Enfin, le 23e amendement voté en 1961 attribua 3 grands électeurs au District of Columbia. C’est à la suite de cet amendement que le collège électoral est fixé à 538 créant ainsi la possibilité d’une égalité parfaite de grands électeurs (269-269).
Une des critiques de ce système est qu’un président peut être élu sans obtenir la majorité des votes populaires. C’est arrivé 4 fois dans l’histoire : 1824, 1876, 1888 et 2000. Et donc une cinquième fois en 2016. Elle a bénéficié les quatre dernières fois au parti républicain.
De manière plus atténuée, le système a le défaut d’avantager les Etats les moins peuplés en leur attribuant d’office 2 grands électeurs correspondant aux 2 sénateurs. Ainsi, si l’on compara le Wyoming et la Californie, les Etats les moins et les plus peuplés, on aboutit au fait qu’un grand électeur du Wyoming (3 GE pour 563 000 habitants selon le dernier recensement) représente 187 000 habitants alors qu’un grand électeur de Californie (55 GE pour 37 millions d’habitants) représente 670 000 habitants. Si l’on ajoute la règle du Winner takes all (sauf dans le Nebraska et le Maine), on aboutit à un système déséquilibré et injuste. Un déséquilibre qui est encore plus flagrant pour le Sénat qui attribue deux sénateurs quel que le nombre d’habitants de l’Etat (Le Sénat est-il démocratique ?)
On comprend aisément que ce système favorise les républicains qui sont largement majoritaires dans les Etats de l’intérieur des Etats-Unis. Et ce déséquilibre ne fera que se renforcer dans la mesure où la dynamique des populations se trouvent notamment dans les Etats peu peuplés des deux côtes qui sont largement démocrates.

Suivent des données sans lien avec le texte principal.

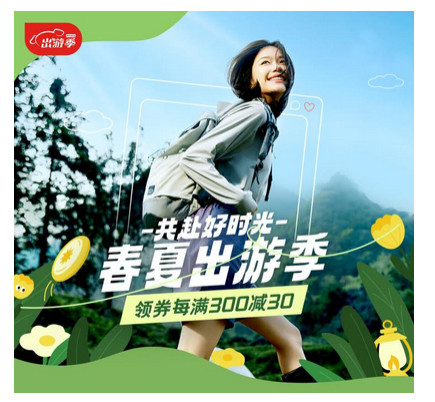 京东大时尚揭秘2023春夏出游季十大时尚潮流热卖单品：FILA、李宁、杰克·琼斯等品牌抢先上榜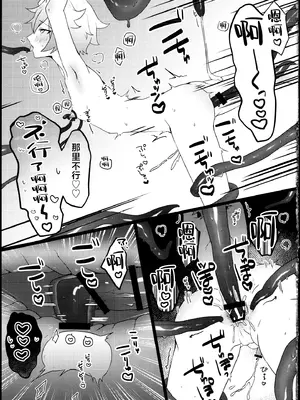 (超神ノ叡智2025) [付属重工 (付属パーツ)] これは妖魔じゃない！？ (原神) [逃亡者×真不可视汉化组]_18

D’ailleurs, la représentation des résultats donne l’impression d’une vague rouge avec quelques tâches sur les deux côtés et ça et là à l’intérieur alors que la réalité en fonction de la population est tout autre.
Sur la présente élection, des transferts de voix mineures dans les Etats du Michigan et du Wisconsin (Donald Trump a un avantage de respectivement 12 000 et 27 000 sur une population de 5 et 3 millions d’habitants) aurait changé le cours des choses en donnant 26 grands électeurs à Hillary Clinton et enlevant le même nombre à Donald Trump.
Il y a eu plus de 700 propositions d’amendements constitutionnels pour changer ce système mais aucune n’est même arrivée au Congrès. Il faut rappeler que le changement constitutionnel est extrêmement difficile : il faut une majorité des deux-tiers du Congrès et ensuite une ratification par les trois-quarts des 50 Etats. 13 Etats peuvent donc empêcher tout changement.
Lorsque le résultat d’une élection ne vous convient pas, la tentation immédiate est de changer les règles. Mais lorsque les règles sont à ce point inégalitaires, il serait impérieux d’y réfléchir.